5. (d) $H^1(X,\mathcal{F})=0$ for every quasi-coherent ${\mathcal{O}}_X$-module $\mathcal{F}$.

6. (d') $H^1(X,\mathcal{J})=0$ for every quasi-coherent sheaf of ideals $\mathcal{J}$ of ${\mathcal{O}}_X$.

Proof. It is evident that (a) implies (b); furthermore (b) implies that the $X_{f_{\alpha }}$ cover $X$, since by hypothesis the section 1 is a linear combination of the $f_{\alpha }$ and the $D(f_{\alpha })$ then cover $\mathrm{Spec}(A)$. The last assertion of (4.5.2) then implies that $X\to \mathrm{Spec}(A)$ is an isomorphism.

We know that (a) implies (c) (I, 1.3.11), and (c) trivially implies (c'). Let us prove that (c') implies (b). First, (c') implies that, for every closed point $x\in X$ and every open neighbourhood $U$ of $x$, there exists $f\in A$ such that $x\in X_f\subset X-U$. Indeed, let $\mathcal{J}$ (resp. ${\mathcal{J}}^{\prime }$) be the quasi-coherent sheaf of ideals of ${\mathcal{O}}_X$ defining the closed reduced subprescheme of $X$ whose underlying space is $X-U$ (resp. $(X-U)\cup x$) (I, 5.2.1); it is clear that ${\mathcal{J}}^{\prime }\subset \mathcal{J}$ and that ${\mathcal{J}}^{\prime \prime }=\mathcal{J}/{\mathcal{J}}^{\prime }$ is a quasi-coherent ${\mathcal{O}}_X$-module with support $x$ and such that ${\mathcal{J}}_x^{\prime \prime }=\kappa (x)$. Hypothesis (c') applied to the exact sequence $0\to {\mathcal{J}}^{\prime }\to \mathcal{J}\to {\mathcal{J}}^{\prime \prime }\to 0$ shows that $\Gamma (X,\mathcal{J})\to \Gamma (X,{\mathcal{J}}^{\prime \prime })$ is surjective. The section of ${\mathcal{J}}^{\prime \prime }$ whose germ at $x$ is $1_x$ is therefore the image of a section $f\in \Gamma (X,\mathcal{J})\subset \Gamma (X,{\mathcal{O}}_X)$, and by definition $f(x)=1_x$ and $f(y)=0$ on $X-U$, which establishes our assertion. Moreover, if $U$ is affine, then so is $X_f$ (I, 1.3.6), so the union of those $X_f$ that are affine ($f\in A$) is an open set $Z$ containing every closed point of $X$; since $X$ is a quasi-compact Kolmogorov space, we necessarily have $Z=X$ (0, 2.1.3). Because $X$ is quasi-compact, there are finitely many elements $f_i\in A$ ($1\le i\le n$) such that the $X_{f_i}$ are affine and cover $X$. Consider then the homomorphism ${\mathcal{O}}_X^n\to {\mathcal{O}}_X$ defined by the sections $f_i$ (0, 5.1.1); since for every $x\in X$ at least one of the $(f_i{)}_x$ is invertible, this homomorphism is surjective, and we therefore have an exact sequence $0\to \mathcal{R}\to {\mathcal{O}}_X^n\to {\mathcal{O}}_X\to 0$, where $\mathcal{R}$ is a quasi-coherent ${\mathcal{O}}_X$-submodule of ${\mathcal{O}}_X^n$. It then follows

from (c') that the corresponding homomorphism $\Gamma (X,{\mathcal{O}}_X^n)\to \Gamma (X,{\mathcal{O}}_X)$ is surjective, which proves (b).

● **Supplied information**:
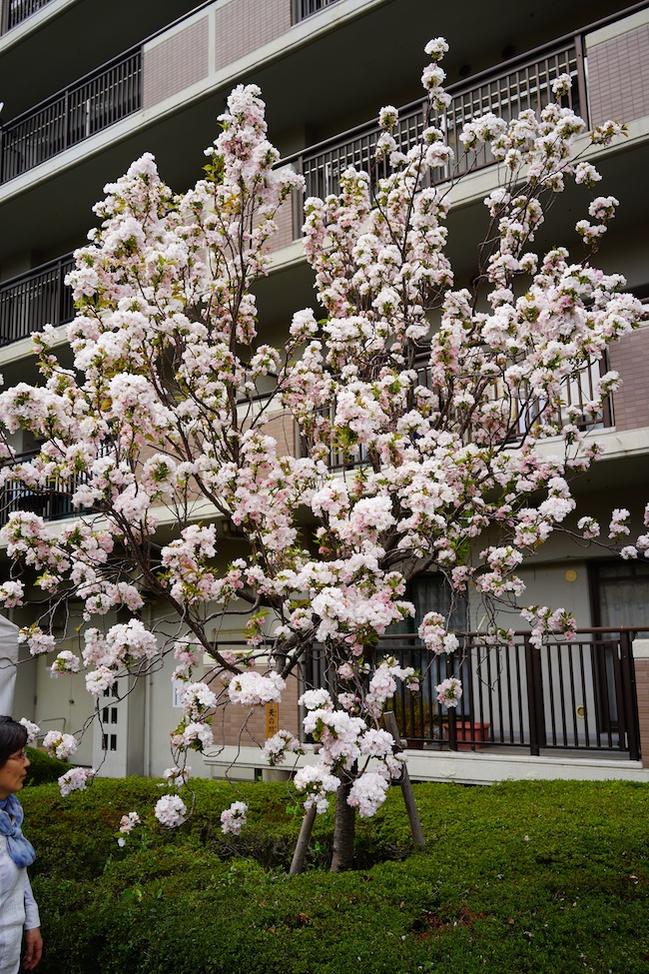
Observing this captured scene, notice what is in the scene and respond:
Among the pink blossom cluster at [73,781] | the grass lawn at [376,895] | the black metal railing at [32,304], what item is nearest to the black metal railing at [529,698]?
the grass lawn at [376,895]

● **Set task**:
Answer these questions on the proof:
(a) In the opening paragraph, the last assertion of which numbered result does the proof invoke?
(b) Which reference does the proof cite for the closed reduced subprescheme with a given underlying space?
(c) What kind of space does the proof state X to be in the step concluding that Z = X?
The material placed after the proof stands apart from it and is not covered by any task.

● **Response to this exercise**:
(a) (4.5.2)
(b) (I, 5.2.1)
(c) A quasi-compact Kolmogorov space.